De “rostro magullado y recalentado” Juan Marsé escribió para el diario El País en la década de los ochenta del siglo pasado, una serie de retratos memoriosos y lapidarios, a mata caballo, entre el periodismo y la literatura. Un ramillete de punzantes retratos escritos por su deslenguada pluma e ilustrados por una fotografía en blanco y negro donde se presentó asimismo como un “insensato comentarista de caras”. Fueron de tal amplitud, registro y profundidad sus acercamientos críticos y narrativos a dicha galería de elegidos (deportistas, escritores, cineastas, actores, políticos, cantantes...), que el proyecto terminó editado como libro, titulado justamente “Señoras y Señores” (1988), sin las fotografías acaso ya marchitas de muchos de los entonces retratados literariamente.

Pero si con la prosa deletreando los rasgos que en muchos casos, era insoslayable hablar del erotismo en varios de los personajes escogidos. El registro es amplio, variado y pone los pelos de punta: de Marguarite Duras escribió: “La mano es regordeta, mañosa y melindrosa con su prosa”. Líneas después le enderezaría un obús: “Los papanatas de la crítica babeando ante la primorosa prosa rosa de la astuta indochina”. ¡Uf! cuidado con la lengua y la pluma afilada de este escritor, el cual se encuentra más allá del bien y del mal.

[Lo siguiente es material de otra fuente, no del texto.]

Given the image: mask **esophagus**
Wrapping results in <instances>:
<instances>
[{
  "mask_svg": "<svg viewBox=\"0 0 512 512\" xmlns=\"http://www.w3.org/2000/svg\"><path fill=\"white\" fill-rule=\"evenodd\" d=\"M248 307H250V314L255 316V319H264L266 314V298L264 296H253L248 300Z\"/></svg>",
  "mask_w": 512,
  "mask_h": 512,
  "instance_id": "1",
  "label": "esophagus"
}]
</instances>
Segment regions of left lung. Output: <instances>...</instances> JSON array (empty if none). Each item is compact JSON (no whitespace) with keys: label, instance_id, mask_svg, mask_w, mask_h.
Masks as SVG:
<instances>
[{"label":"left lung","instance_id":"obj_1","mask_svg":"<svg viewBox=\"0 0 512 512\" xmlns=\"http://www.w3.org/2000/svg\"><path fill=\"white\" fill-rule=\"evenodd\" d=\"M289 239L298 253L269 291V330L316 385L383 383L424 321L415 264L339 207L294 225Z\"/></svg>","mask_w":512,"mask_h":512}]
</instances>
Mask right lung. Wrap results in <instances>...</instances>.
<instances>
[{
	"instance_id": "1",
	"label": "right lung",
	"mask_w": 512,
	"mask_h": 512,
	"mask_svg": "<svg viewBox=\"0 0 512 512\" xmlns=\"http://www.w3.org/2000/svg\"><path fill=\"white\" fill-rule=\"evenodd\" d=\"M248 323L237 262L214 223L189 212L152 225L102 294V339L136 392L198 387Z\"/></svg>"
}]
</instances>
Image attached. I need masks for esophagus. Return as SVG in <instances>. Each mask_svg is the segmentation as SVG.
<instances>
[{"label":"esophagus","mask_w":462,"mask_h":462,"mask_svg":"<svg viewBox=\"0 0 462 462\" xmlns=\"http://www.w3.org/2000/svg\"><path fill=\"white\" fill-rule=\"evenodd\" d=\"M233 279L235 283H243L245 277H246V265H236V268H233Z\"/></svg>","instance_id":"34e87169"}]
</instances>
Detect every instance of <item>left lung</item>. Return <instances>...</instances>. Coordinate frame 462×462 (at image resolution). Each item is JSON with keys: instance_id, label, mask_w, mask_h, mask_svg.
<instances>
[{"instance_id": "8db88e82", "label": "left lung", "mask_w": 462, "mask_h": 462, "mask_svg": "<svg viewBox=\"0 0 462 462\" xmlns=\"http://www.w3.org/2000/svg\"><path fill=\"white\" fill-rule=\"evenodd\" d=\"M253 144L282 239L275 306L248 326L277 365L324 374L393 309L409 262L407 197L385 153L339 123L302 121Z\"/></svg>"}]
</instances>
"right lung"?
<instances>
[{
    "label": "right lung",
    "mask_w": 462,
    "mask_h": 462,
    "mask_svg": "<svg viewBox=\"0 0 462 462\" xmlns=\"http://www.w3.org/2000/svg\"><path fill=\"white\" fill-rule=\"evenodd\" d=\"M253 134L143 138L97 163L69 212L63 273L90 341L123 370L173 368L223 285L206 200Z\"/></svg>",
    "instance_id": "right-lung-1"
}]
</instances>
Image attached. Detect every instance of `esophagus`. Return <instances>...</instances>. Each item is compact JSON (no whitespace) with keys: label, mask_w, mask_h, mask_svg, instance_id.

Marsé y su prosa flamígera, para todos tiene. A Kim Bassinger la define como “una rubia incendiaria que pasa por ser el fetiche erótico más celebrado de la pantalla moderna.” De Fernando Savater, dice: “Más que mirar las cosas, parece olfatearlas. En su voz rasposa y apresurada, empujada por el entusiasmo mental y la inteligencia gastronómica, hay un ron suave y peligroso, veraz y fabulador, leal, descarado y astuto...”

La galería de retratados sigue. Al juglar de Jaén, Joaquín Sabina, lo define como “Un hombre enjuto y aguileño con cara de tener algunas recónditas cicatrices en el cuerpo, como los toreros, costurones de antiguos lances con la vida, con los sueños y las quimeras”. A Bertín Osborne lo delimita como un “cara de caramelo”; a Francisco Umbral, “ese escritor sonajero”; A Diego Armando Maradona, un futbolista que “Marca goles con la mano y pide por ello enormes sumas de dinero”. La apología y retrato de Brigitte Bardot es memorable y legendario: “La señora BB tiene buenos huesos. Conserva aquella cualidad de osito de peluche tirado en una cuna con el trasero respingón al aire. Fue una muchacha tostada y calientita como el pan, sana, crujiente, llena de dientes y morritos y pezones, descaradamente sexy y ensalivadamente, resbalosamente francesa...”

LETRAS MINÚSCULAS

Esto es buena prosa y erotismo, no las figuras descafeinadas y vagas para señoras sin vida personal y sexual propia, como las deslavadas sombras de Grey.